▶ [Directions for this task]
Output only the lines below from the one holding "bröllopsfoto Stora Lundby" down to the one holding "土曜日活動の調理ではハンバーグを作りました", both end lines included and every picture dropped.

▶ [Provided records]
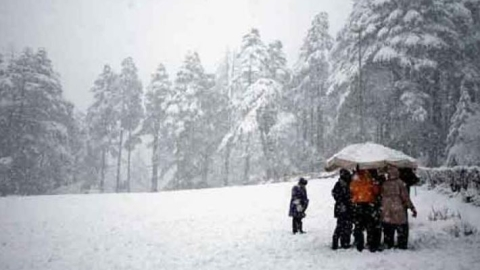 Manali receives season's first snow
---
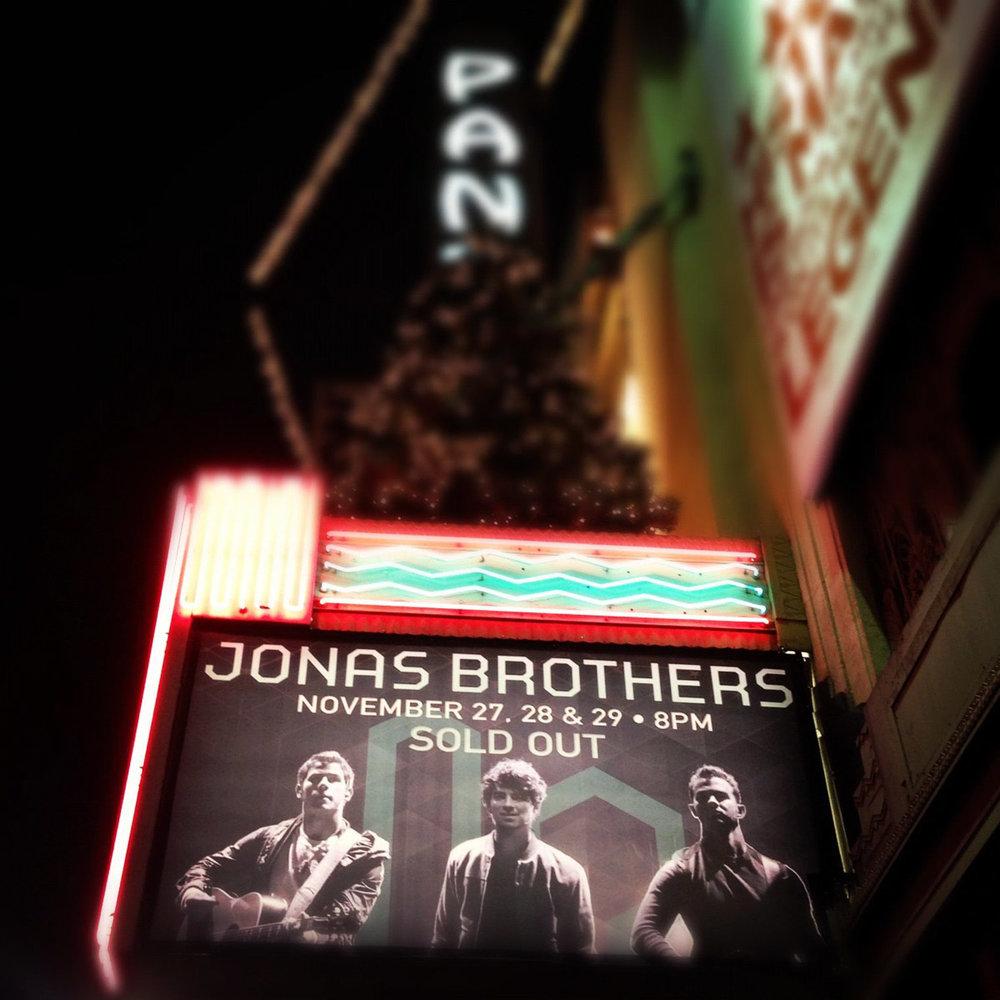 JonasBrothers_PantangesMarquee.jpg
---
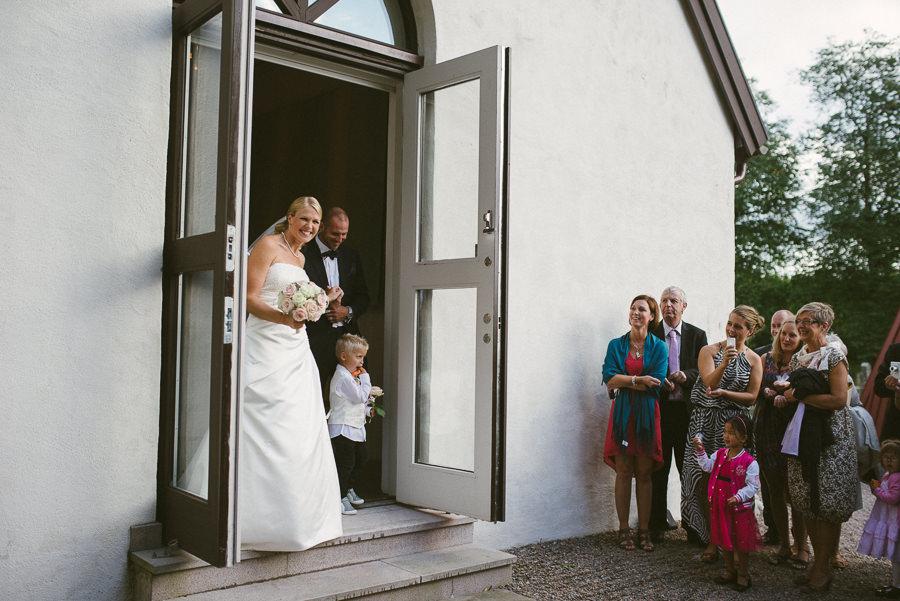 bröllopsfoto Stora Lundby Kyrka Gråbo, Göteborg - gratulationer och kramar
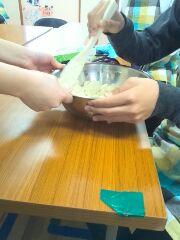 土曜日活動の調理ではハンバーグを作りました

▶ [Response to this task]
 bröllopsfoto Stora Lundby Kyrka Gråbo, Göteborg - gratulationer och kramar
 土曜日活動の調理ではハンバーグを作りました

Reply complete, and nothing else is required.